On June 1 a shocking video (i.e., NSFW) for Badu's atmospheric cover of "The First Time Ever I Saw Your Face" hit the Web. Performed with experimental rock band the Flaming Lips, the psychedelic track stems from this spring's Flaming Lips and Heady Fwends album.
Directed by Delo Creative, the clip opens in slo-mo: Badu blinking her green eyes, band members strumming bass and barely emoting nonchalance. Badu sings the lines -- made famous by Roberta Flack in 1972 -- with added echo effects couched in a haunting, ethereal bed of sound. The camera pulls back, showing Badu curled up naked (but not revealed) in an isolated bathtub. Then things take an eccentric turn.

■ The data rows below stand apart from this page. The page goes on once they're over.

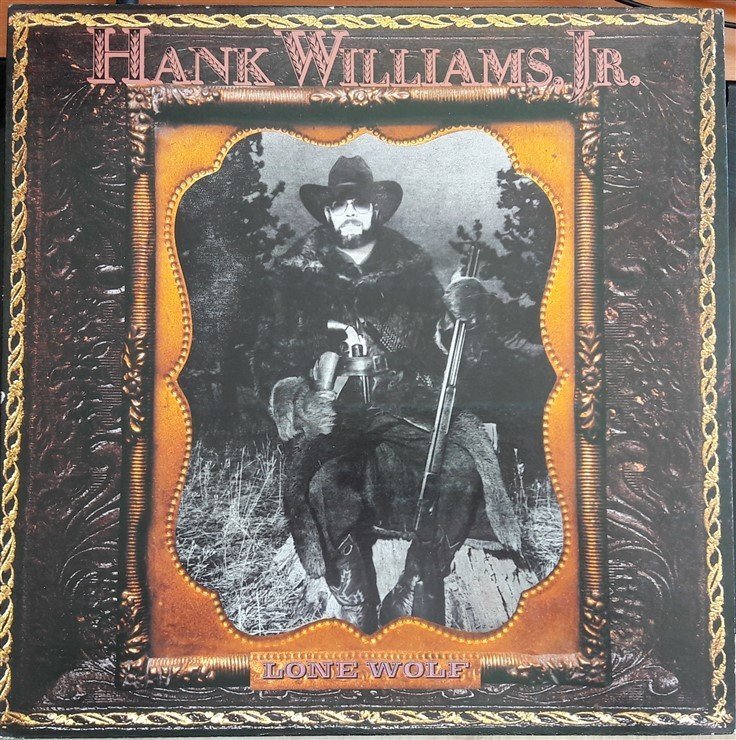 HANK WILLIAMS,JR. - LONE WOLF (1990) - PLAK 2.EL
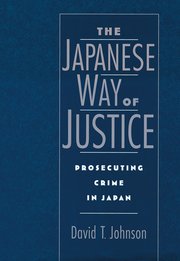 Cover for 

The Japanese Way of Justice






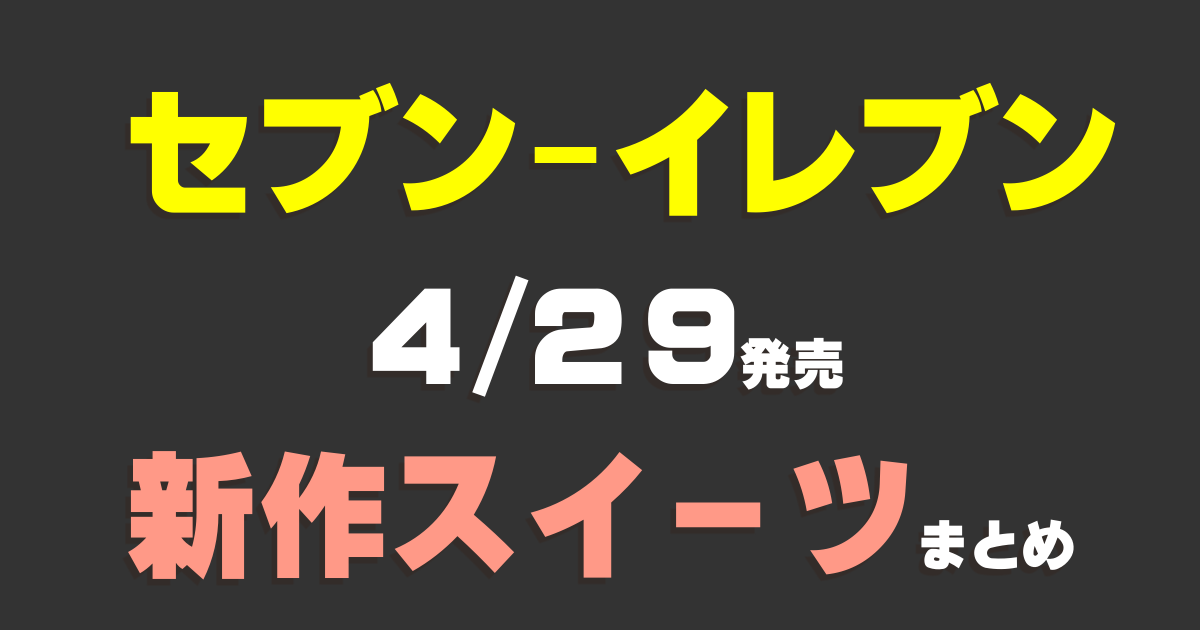 【セブン-イレブン・4/29発売】新作スイーツまとめ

She emerges from the bathtub covered in golden glitter, full breasts on view. Her next time on camera, she spanks her own glittery backside. And in her next few frames, intercut with the Flaming Lips, she dips a hand into the sparkles and slaps them between her legs. Her vulva drips golden glitter. Badu continues, whipping her braids out of the gold in slow motion, pouring sparkles over her head.
Another verse begins with Badu back in the bathtub as before. At this point, surprised viewers might detect that her extensions have disappeared -- that, in fact, she never wore any at the beginning of the clip, and the braided woman may not be Badu at all. She isn't. The body double is Koryan Wright, Badu's younger sister, who sings under the mirrored alias Nayrok Udab. (The sisters posed together for a Gap ad in 2001.)
For those familiar, the naked intro could reference the rebirth scene of Chilean-French filmmaker Alejandro Jodorowsky's 1970 Western, El Topo. Why? Badu mentioned Jodorowsky just four months ago in a public explanation for photos in which the Arabic word for "Allah" was temporarily tattooed on her upper body. (In February Muslims banned Badu from performing in Malaysia because of the pictures.) The photograph was a reinterpretation of an image from Jodorowsky's 1973 surrealist classic, Holy Mountain.
In the director's El Topo, when the titular gunfighter gets reborn into the next phase of his life, his hair turns from black to gold. Maybe Badu evokes that. (Regarding birth and rebirth, the singer is also an active assistant midwife, and many home births happen in bathtubs.)